The truth is that there is no magical recipe for happiness in the wintertime. In the same time, psychologists are positive that sun and pleasant weather improves considerably mood, creativity and focus. In the long dark period, the University of Tromsø is proposing a warm, cozy place for all students in need, a place of light – The Solar café. Each morning from 8:30h to 11h you can grab a cup of coffee and a cookie and sit in a room full of daylight lamps. They say that one hour is enough to put a smile on your face. But how bizarre could it be – a lamp that substitutes the sun? It sounds so odd to go and praise the lamp, while waiting for a mood improving miracle. Even though many say that «going to the lamps» is really helping them, it may sound like a huge placebo effect. Utropia decided to take a closer look and spread some light over the topic.

lamps_3_Boyka Todorova

Some facts

Talking purely scientifically, the sunlight is directly dealing with human body and especially our hormones. The production of melatonin is released in the blood only in darkness. This is the hormone that makes us sleepy, so in the pure dark winter, there is some extra sleepiness we accumulate, since the sun isn’t rising. On the other hand, the light provokes the creation of serotonin, also known as the happiness hormone. Therefore – as there is no direct sun light – the good mood is much more difficult to find. Let’s sum up – for the long months of dark cold Tromsø winter we are likely to become sleepy non-concentrate, moody and unhappy, only because our body misses the sun. The bright lights simulate daylight, and compensates the lack of sunlight. A normal light bulb creates illuminant amount of not more than 500 lux, and the daylight lamp goes up to 10 000 lux. The effect results from the retina receiving the light that is stimulating the nervous system and makes the body deal with the hormone level.

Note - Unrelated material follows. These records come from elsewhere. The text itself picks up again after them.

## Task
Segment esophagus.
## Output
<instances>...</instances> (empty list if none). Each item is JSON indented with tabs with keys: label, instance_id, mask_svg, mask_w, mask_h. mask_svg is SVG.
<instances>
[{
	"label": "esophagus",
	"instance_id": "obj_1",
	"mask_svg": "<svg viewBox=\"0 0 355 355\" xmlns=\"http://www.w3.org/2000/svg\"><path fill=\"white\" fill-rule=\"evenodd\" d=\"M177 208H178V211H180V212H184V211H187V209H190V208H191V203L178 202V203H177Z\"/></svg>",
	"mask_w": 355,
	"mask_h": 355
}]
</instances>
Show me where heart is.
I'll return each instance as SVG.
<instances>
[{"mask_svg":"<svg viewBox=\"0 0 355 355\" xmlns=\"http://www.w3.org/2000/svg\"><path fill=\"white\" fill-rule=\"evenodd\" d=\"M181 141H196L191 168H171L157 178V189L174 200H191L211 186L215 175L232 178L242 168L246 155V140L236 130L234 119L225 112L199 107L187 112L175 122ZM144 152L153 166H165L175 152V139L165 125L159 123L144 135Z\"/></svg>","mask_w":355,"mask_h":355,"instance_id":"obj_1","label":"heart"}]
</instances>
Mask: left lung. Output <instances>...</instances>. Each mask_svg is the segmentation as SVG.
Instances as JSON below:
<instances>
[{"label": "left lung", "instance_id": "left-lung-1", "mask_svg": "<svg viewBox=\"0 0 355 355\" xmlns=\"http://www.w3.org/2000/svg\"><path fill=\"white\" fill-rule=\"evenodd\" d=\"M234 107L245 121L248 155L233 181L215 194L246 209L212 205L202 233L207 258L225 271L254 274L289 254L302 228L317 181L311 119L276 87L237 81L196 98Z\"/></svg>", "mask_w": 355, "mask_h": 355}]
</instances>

The Sun people in the campus

Many students are going regularly to the Solar café. As they spread the word about the greatness of the place, the Norwegian students gave them a nickname – «the Sun people». After going to the lamps several times, it is easy to spot familiar people who are often there. Being ever curious, Utropia met one of the students that starts the day with the daylight lamps. We asked the extremely sunny Canadian Elise Escaravage some questions about her Solar café experiences.

U: Is this your first ever winter in Tromsø?

E: Yes, and the first months were rough, but now when it is completely darkness time I don’t feel it that rough at all. It is maybe the lamps, maybe something else, but now it is nice.

U: How did you know about the Solar café in the first place?

E: It was my flat mate who told me. I told him that I couldn’t wake up, I started to feel sad, I didn’t want to do sports anymore and I could stay in my room for hours. He said «You should check out the lamps, that is the solution to everything!» So I went there for the first time, but I didn’t really feel any effect. It started afterwards, and it became a habit to wake up early in the morning and go there.

U: Were you skeptical about the idea?

E: I though it’s going to be just a lamp, and it felt fake. Also, in the beginning, not a lot of people were coming, and they were not talking much to each other, so I felt like an alien, coming to sit in front of a plastic. But it was funny, I made it a part of my «Tromsø experience».

U: Do you see more familiar people here now?

E: Definitely! I mostly go because I know it is going to be my social time of the day, and when I leave the place I’m always super happy, because I had a coffee with people and it was nice meeting those people here. It helps me to focus through the day.

U: How often are you going in the week?

E: I try to go every day. I sometimes skip 1 or 2 days. I don’t know if the difference is that you are watching the lamp, or it is just the habit to go there early in the morning, but I have energy and it makes a big difference for me. I don’t feel the darkness so much now.